The idea: Let users write natural language prompts like "find customers
with missing emails" and have Airflow generate safe SQL queries with full
context about your database schema, connections, and data sensitivity.
Why this matters:
Most of us spend too much time on schema drift detection and manual data
quality checks. Meanwhile, AI agents are getting powerful but lack
production-ready data integrations. Airflow could bridge this gap.
Here's what we're dealing with at Tavant:
Our team works with multiple data domain teams producing data in different
formats and storage across S3, PostgreSQL, Iceberg, and Aurora. When data
assets become available for consumption, we need:
- Detection of breaking schema changes between systems
- Data quality assessments between snapshots
- Validation that assets meet mandatory metadata requirements
- Lookup validation against existing data (comparing file feeds with
different formats to existing data in Iceberg/Aurora)
This is exactly the type of work that LLMs could automate while
maintaining governance.
What we're thinking:
```python
# Instead of writing complex SQL by hand...
quality_check = LLMSQLQueryOperator(
task_id="find_data_issues",
prompt="Find customers with invalid email formats and missing phone
numbers",
data_sources=[customer_asset], # Airflow knows the schema automatically
# Built-in safety: won't generate DROP/DELETE statements
)
```
The operator would:
- Auto-inject database schema, sample data, and connection details
- Generate safe SQL (blocks dangerous operations)

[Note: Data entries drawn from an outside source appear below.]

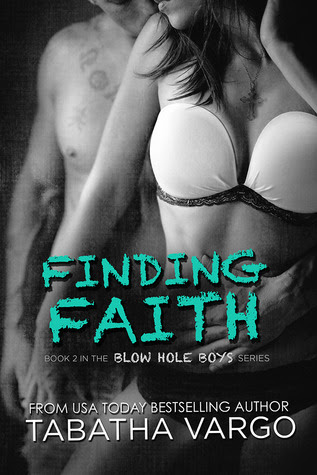 Resultado de imagen para Finding Faith – Tabatha Vargo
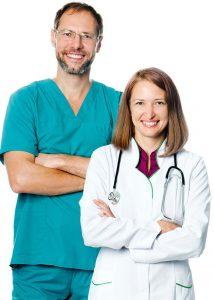 медицински център Нова Варна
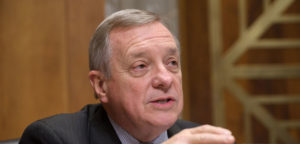 Photo by durbin.senate.gov
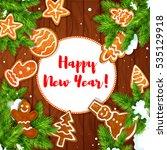 happy new year greeting card... | Shutterstock . vector #535129918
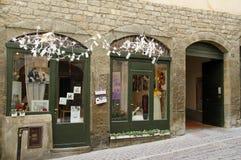 BERGAME, ITAL Photos libres de droits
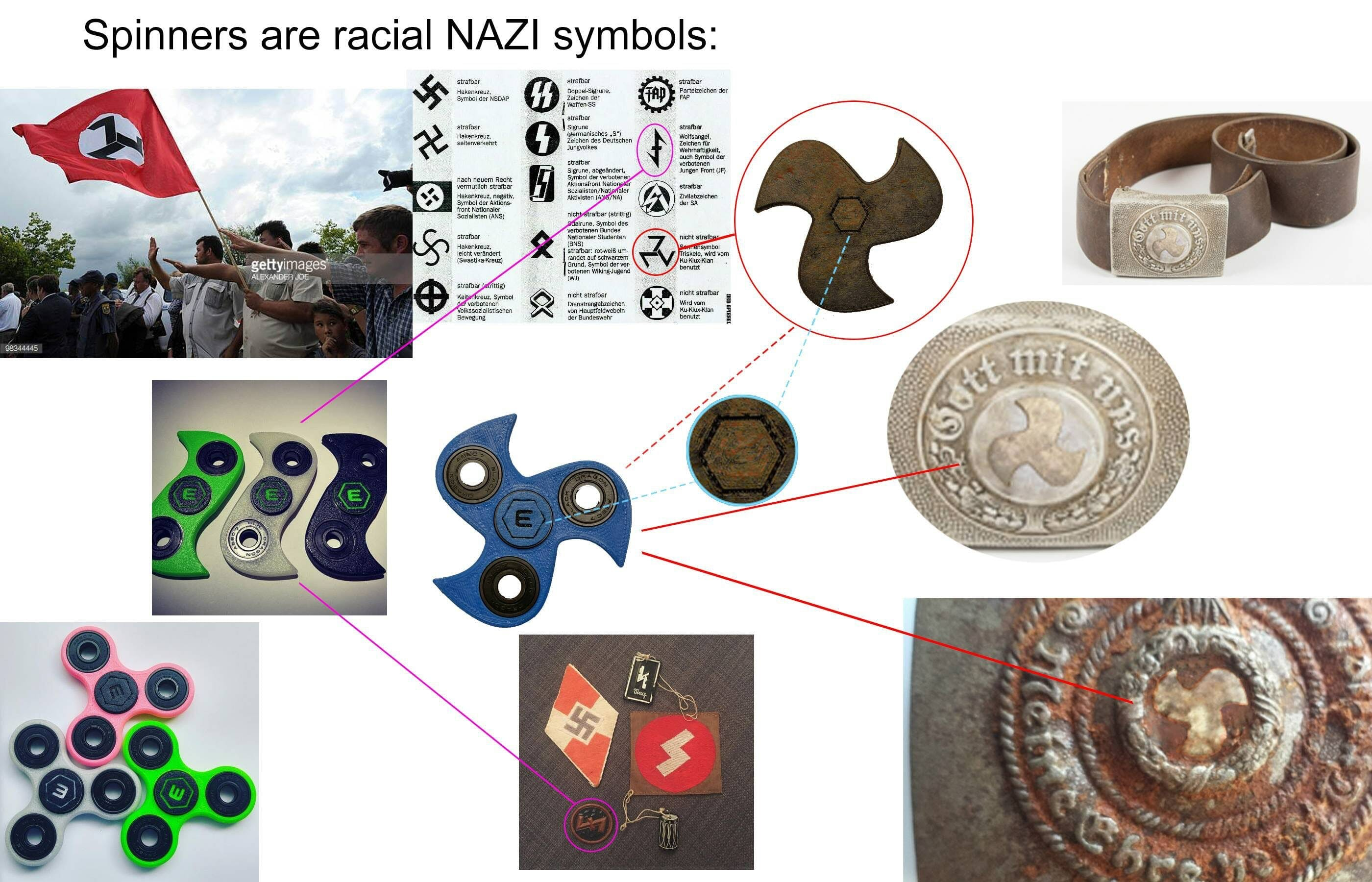 fidget spinner swastika memes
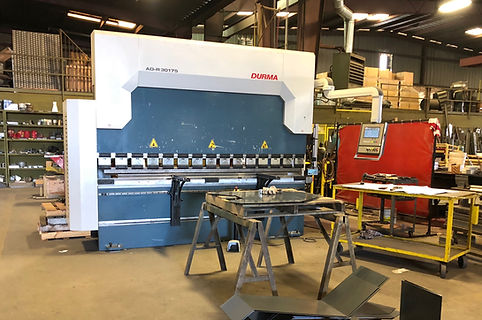 Durma Press Brake.jpeg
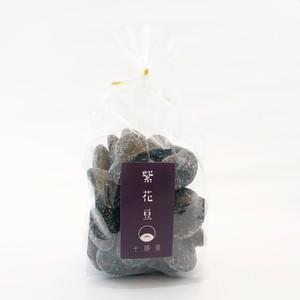 紫花豆(240g入)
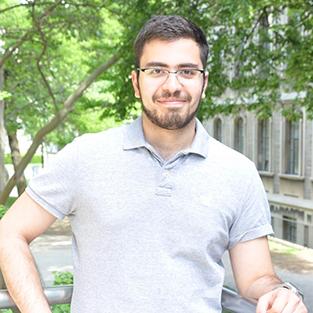 Khashayar Shojaei Asanjan profile pic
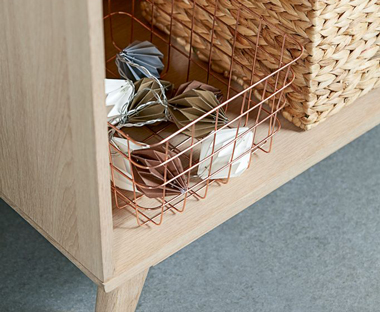 Wooden bookcase with storage basket for great storage solutions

- Work across PostgreSQL, Snowflake, BigQuery with dialect awareness
- Support schema drift detection between systems
- Handle multi-cloud data via Apache DataFusion[1] (Did some experiments
with 50M+ records and results are in 10-15 seconds for common
aggregations)
for more info on benchmarks [2]
Key benefit: Assets become smarter with structured metadata (schema,
sensitivity, format) instead of just throwing everything in `extra`.
Implementation plan:
Start with a separate provider (`apache-airflow-providers-sql-ai`) so we
can iterate without touching the Airflow core. No breaking changes, works
with existing connections and hooks.
I am presenting this at Airflow Summit 2025 in Seattle with Kaxil - come
see the live demo!
Next steps:
If this resonates after the Summit, we'll write a proper AIP with technical
details and further build a working prototype.
Thoughts? Concerns? Better ideas?
[1]: https://datafusion.apache.org/
[2]:
https://datafusion.apache.org/blog/2024/11/18/datafusion-fastest-single-node-parquet-clickbench/
Thanks,
Pavan
P.S. - Happy to share more technical details with anyone interested.